▶ WORK INSTRUCTION 1
List each abbreviation given in parentheses in the HumorRank text, together with the full term it stands for.
▶ WORK INSTRUCTION 2
Reproduce the passage of the HumorRank text from "HumorRank: A Tournament-Based" to "just model scale.".

HumorRank: A Tournament-Based Leaderboard for Evaluating Humor Generation in Large Language Models
This provides a scalable and interpretable benchmark for researchers and developers working on humor generation in LLMs, though it is incremental as it builds on existing evaluation methods.
The paper tackled the challenge of evaluating humor in large language models by introducing HumorRank, a tournament-based framework that produced statistically grounded rankings of nine models, showing that humor quality depends on comedic mechanisms rather than just model scale.
Evaluating humor in large language models (LLMs) is an open challenge because existing approaches yield isolated, incomparable metrics rather than unified model rankings, making it difficult to track progress across systems. We introduce HumorRank, a tournament-based evaluation framework and leaderboard for textual humor generation. Using SemEval-2026 MWAHAHA test dataset, we conduct an extensive automated pairwise evaluation across nine models spanning proprietary, open-weight, and specialized systems. Pairwise judgments grounded in the General Theory of Verbal Humor (GTVH) are aggregated via an Adaptive Swiss tournament, with Bradley-Terry Maximum Likelihood Estimation (MLE) producing globally consistent humor generation capability rankings. Our results demonstrate that HumorRank yields statistically grounded model stratifications, showing that humor quality is driven by mastery of comedic mechanisms rather than model scale alone. HumorRank thus provides a scalable, interpretable methodology for benchmarking and understanding LLM-generated humor.

▶ PROVIDED DATA
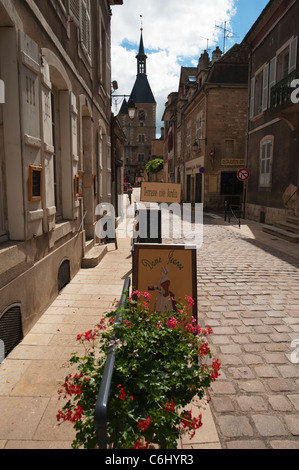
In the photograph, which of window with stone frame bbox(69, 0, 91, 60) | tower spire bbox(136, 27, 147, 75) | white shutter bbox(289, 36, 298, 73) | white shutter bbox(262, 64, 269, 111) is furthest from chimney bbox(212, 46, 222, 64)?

▶ RESPONSE BOX 1
LLMs: large language models
GTVH: General Theory of Verbal Humor
MLE: Maximum Likelihood Estimation

▶ RESPONSE BOX 2
HumorRank: A Tournament-Based Leaderboard for Evaluating Humor Generation in Large Language Models
This provides a scalable and interpretable benchmark for researchers and developers working on humor generation in LLMs, though it is incremental as it builds on existing evaluation methods.
The paper tackled the challenge of evaluating humor in large language models by introducing HumorRank, a tournament-based framework that produced statistically grounded rankings of nine models, showing that humor quality depends on comedic mechanisms rather than just model scale.